Log Message: |
Make mailer.py work properly with Python 3, and drop Python 2 support.
Most of the changes deal with the handling of binary data vs Python strings.
I've made sure that mailer.py will work in a UTF-8 environment. In general,
UTF-8 is recommended for hook scripts. See the SVNUseUTF8 mod_dav_svn option.
Environments using other encodings may not work as expected, but those will
be problematic for hook scripts in general.
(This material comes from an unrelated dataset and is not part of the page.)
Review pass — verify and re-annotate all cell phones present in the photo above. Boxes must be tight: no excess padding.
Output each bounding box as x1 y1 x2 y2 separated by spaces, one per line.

SVN repositories store internal
data such as paths in UTF-8. Our Python3 bindings do not deal with encoding
or decoding of such data, and thus need to work with raw UTF-8 strings, not
Python strings.
The encoding of file and property contents is not guaranteed to be UTF-8.
This was already a problem before this change. This hook script sends email
with a content type header specifying the UTF-8 encoding. Diffs which contain
non-UTF-8 text will most likely not render properly when viewed in an email
reader. At least this problem is now obvious in mailer.py's implementation,
since all unidiff text is now written out directly as binary data.
As an additional fix, iterate file groups in sorted order. This results in
stable output and makes test cases in our tests/ subdirectory reproducible.
Tested with Python 3.7.5 which is the version I use in my SVN development
setup at present. Tests with newer versions are welcome.
* tools/hook-scripts/mailer/mailer.py:
Drop Python2-specific includes. Adjust includes as per 2to3.
(main): Decode arguments from UTF-8 to string.
(OutputBase:write): Encode string to UTF-8 and pass to write_binary().
OutputBase implementations now need to provide a self.write_binary
member which implements a write() method for binary data.
(MailedOutput): email.Header package is gone, use email.header instead,
and likewise replace use of email.Utils with email.utils
(SMTPOutput): Provide self.write_binary in terms of a BytesIO() object.
We cannot use StringIO since diffs may contain data in arbitrary encodings.
(StandardOutput): Provide self.write_binary in terms of stdout.buffer.
(PipeOutput): Provide self.write_binary in terms of pipe.stdin.
(Commit): Decode log message and paths from UTF-8 to string, and iterate
path groups from mailer.conf in sorted order.
(Lock): Decode directory entries from UTF-8 to string. Encode paths back
to UTF-8 when we ask libsvn_fs for a lock on a path.
Iterate path groups from mailer.conf in sorted order.
(DiffGenerator): Decode repository paths from UTF-8 to string.
(TextCommitRenderer): Decode author, log message, and path from UTF-8 to
string. Write diff data via write_binary, bypassing the re-encoding step.
(Config): Decode paths from UTF-8 to string before matching them against
regular expressions. Also decode the repository directory path from UTF-8.
* tools/hook-scripts/mailer/tests/mailer-t1.output: Adjust expected output.
File groups are now provided in stable sorted order. This should fix
spurious test failures in the future.
* tools/hook-scripts/mailer/tests/mailer-tweak.py: Drop L suffix from long
integers and pass binary data instead of strings into libsvn_fs.
|